U.S. Army Extends Support for New African Websites

U.S. Army Extends Support for New African Websites


The US Army’s Africa Command AFRICOM, awarded a $6.9 million bridge contract to General Dynamics IT to continue its work on two news aggregation, commentary and community websites operating in North Africa and the Horn of Africa, despite a congressional mandate to shut the programs down.

Magharebia.com, an Arabic-language site that has English and French translations, covers Algeria, Libya, Mauritania, Morocco, and Tunisia.  Sabahionline.com covers Somalia, Ethiopia, Eritrea and Kenya in Arabic, Somali, Swahili and English. An extension was necessary in order to prevent an 8 to 10 month lapse in publication when the current contract expired at the end of September, according to partially redacted contracting documents posted on FedBizOpps.

As with a lot of limited-case justifications, the documents indicate that without a bridge contract it will be problematic to transition between the incumbent and a new contractor.

However, the documents suggest that the contracting officers are also painfully aware of problems specific to publishers, noting that, “in order to retain the loyalty and interest of target audiences, the websites must continue their regulator publication of new content.” Additionally, there is the concern that, “distribution of new articles via Google News and other services will stop after too many days without updates.”

The work on the site, dubbed the AFRICOM Website Influence Platform (AWIP) covers translation and posting of comments, writing polls and surveys, Google Adwords maintenance, and, somewhat ominously, “page modifications in response to AFRICOM requests.”

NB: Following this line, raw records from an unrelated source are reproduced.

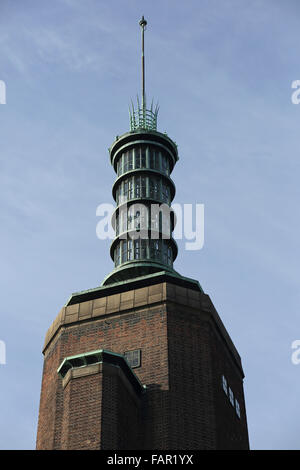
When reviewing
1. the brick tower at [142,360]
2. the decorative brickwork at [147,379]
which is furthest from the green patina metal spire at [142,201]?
the decorative brickwork at [147,379]

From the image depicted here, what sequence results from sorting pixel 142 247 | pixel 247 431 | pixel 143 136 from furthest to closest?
pixel 143 136
pixel 142 247
pixel 247 431

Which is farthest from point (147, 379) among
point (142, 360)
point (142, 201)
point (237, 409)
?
point (142, 201)

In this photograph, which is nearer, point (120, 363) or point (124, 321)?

The sites themselves make no secret of US official involvement - AFRICOM’s sponsorship is mentioned on the “about us” pages of both sites. The documents indicate that because “much of this dissemination occurs in areas where AFRICOM has no ‘boots on the ground,’” suspending operations will negatively impact “AFRICOM’s web influence activity.”

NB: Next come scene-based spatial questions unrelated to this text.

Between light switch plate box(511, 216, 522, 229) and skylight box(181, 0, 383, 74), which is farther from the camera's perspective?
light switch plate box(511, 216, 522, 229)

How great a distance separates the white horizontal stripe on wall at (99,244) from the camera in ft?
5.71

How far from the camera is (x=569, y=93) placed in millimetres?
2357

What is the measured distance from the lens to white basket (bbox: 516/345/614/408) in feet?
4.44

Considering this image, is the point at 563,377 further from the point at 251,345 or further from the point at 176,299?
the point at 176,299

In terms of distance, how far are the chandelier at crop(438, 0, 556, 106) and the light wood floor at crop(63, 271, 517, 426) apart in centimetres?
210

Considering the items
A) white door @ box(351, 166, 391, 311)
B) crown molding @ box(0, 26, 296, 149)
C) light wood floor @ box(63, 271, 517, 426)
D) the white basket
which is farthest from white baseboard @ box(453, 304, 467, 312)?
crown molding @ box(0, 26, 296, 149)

The two sites were part of a larger effort run by the US Special Operations Command called the Trans Regional Web Initiative TRWI).  The programme came under fire in an April 2013 Government Accountability Office (GAO) report that found the sites weren’t well coordinated with efforts across the military and government.

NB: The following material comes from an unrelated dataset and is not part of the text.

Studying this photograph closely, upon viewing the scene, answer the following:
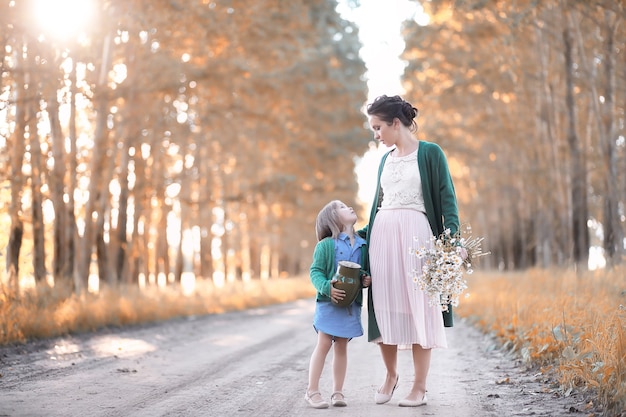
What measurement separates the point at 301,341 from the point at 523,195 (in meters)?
22.2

The fiscal 2014 defense policy act eliminated authorization for all but $2 million in operations and maintenance to wind down or transfer the programs to civilian agencies.

However, according to the contracting documents, guidance from the undersecretary of Defense for policy indicated that work on the AWIP and other regional sites could continue under the auspices of the geographical combatant commands. A new solicitation is expected to go out by November of this year.